In Summer the scene here would be a patchwork of purple heather, light grey rock, luminous bracken and a healthy variety of spectacular grasses. This varied terrain would be divided up by erratic, nonsensical pathways all formed by greedy sheep and lost humans. On this March day though, it was another world.

Upon reaching the top of the moor, the wind jumped up to a new level. This was wind you could turn your back to and sit on as if sitting on an invisible chair. Until the gusts switched that is and you found yourself or rather your posterior landing with some force on the white powder. The inevitability of a bruised backside, however, wasn’t enough to deter me from repeating this novel action again and again… and again!

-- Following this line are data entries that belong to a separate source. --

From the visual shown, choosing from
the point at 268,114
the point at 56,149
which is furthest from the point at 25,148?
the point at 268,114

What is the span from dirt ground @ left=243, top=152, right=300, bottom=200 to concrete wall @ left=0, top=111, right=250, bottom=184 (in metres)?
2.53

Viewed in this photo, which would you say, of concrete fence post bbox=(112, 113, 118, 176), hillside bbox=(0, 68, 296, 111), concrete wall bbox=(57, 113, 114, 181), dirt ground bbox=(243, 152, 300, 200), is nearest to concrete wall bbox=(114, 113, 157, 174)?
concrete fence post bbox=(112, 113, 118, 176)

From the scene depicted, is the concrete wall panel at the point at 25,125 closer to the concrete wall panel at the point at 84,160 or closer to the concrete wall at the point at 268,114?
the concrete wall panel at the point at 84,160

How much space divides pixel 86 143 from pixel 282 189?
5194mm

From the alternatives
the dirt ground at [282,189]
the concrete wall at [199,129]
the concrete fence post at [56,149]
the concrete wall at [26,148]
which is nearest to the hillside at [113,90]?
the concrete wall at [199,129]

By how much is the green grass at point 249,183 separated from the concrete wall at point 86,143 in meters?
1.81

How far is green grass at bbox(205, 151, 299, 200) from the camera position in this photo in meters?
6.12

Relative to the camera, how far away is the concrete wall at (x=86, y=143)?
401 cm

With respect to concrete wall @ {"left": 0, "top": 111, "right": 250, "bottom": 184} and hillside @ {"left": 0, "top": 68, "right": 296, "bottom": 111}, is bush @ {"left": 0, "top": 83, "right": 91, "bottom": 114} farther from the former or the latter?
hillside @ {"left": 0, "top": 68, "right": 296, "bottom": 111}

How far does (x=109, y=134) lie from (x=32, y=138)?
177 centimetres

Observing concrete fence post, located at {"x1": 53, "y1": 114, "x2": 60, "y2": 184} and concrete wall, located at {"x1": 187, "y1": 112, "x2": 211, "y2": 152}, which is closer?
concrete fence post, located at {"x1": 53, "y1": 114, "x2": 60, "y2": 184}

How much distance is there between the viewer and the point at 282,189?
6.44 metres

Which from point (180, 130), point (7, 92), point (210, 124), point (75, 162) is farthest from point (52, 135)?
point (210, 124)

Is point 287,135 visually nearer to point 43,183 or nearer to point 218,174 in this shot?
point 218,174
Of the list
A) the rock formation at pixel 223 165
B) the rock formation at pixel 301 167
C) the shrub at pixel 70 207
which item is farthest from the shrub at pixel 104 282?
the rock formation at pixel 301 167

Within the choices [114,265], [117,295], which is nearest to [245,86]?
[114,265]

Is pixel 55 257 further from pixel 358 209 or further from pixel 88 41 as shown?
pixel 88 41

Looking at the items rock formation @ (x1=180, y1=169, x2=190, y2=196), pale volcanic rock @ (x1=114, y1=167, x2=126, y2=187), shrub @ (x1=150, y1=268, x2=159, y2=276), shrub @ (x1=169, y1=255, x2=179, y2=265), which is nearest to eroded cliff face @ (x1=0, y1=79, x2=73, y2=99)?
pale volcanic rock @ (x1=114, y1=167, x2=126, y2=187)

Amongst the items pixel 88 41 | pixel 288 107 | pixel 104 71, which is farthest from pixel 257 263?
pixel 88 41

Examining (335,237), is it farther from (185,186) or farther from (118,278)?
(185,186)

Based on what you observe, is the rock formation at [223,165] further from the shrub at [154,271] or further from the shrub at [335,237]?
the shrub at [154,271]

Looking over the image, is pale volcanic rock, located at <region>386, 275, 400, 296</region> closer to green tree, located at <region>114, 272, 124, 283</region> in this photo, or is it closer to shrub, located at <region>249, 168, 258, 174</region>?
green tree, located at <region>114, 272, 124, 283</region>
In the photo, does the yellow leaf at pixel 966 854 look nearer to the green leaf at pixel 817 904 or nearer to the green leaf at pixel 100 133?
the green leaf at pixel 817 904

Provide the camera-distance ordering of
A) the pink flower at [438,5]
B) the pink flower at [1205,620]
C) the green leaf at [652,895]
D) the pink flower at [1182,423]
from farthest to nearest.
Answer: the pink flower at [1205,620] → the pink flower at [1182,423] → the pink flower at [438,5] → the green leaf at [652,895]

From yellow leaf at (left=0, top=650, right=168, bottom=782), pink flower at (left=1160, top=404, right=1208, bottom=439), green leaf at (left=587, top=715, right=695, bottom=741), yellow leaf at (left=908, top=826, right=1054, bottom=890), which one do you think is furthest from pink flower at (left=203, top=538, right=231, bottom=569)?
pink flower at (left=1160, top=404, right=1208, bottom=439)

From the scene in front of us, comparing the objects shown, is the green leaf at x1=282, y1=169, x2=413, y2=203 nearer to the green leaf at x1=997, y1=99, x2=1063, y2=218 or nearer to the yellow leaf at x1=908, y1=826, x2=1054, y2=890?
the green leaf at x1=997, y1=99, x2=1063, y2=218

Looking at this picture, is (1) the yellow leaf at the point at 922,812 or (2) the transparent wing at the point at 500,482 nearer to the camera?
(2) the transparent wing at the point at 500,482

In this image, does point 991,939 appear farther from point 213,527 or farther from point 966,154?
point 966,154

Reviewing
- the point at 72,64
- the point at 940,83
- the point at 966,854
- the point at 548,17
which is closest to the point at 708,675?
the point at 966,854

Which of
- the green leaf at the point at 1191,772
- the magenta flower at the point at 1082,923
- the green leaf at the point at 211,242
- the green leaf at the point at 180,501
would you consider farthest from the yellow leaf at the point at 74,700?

As remarkable as sitting on the wind was, there was something else here that was even more spellbinding. Something that would distract me further, leading me to forget about the cold, the wind and the time I told my family I would be home! They were sculptures, immaculate, pristine and reminiscent of the great, late Henry Moore himself. But these idiosyncratic forms that would have collectors and curators salivating were not formed by human hands, they were shaped by the wind, by the Beast.

Smooth curves, sharp ridges and piercing lines followed the contours of the drystone wall ahead. The irregular gaps between Yorkshire stone creating erratic, unique and ephemeral forms. The strength and frequency of the winds were starting to wain but I was losing the light. With no time to waste I hurriedly devoured each wild sculpture with eyes and camera. I was like a beachcomber rushing to salvage as much treasure as possible before the tide reclaimed it.

Before I knew it, it was dark and I’d missed tea (particularly ominous as I’m usually the cook!). Notions of wilderness evaporated with the light as the neon glow from surrounding towns and suburbs moved in and the winds faded. Tomorrow would bring back some more familiarity, more explorers and the illusion would be shattered. And with the bubble burst, I Skyped home to let my family know I was running late. I was no Scott or Hemingway, no Livingstone, but maybe I had caught a glimmer of a fleeting landscape that no one else would or could ever see again.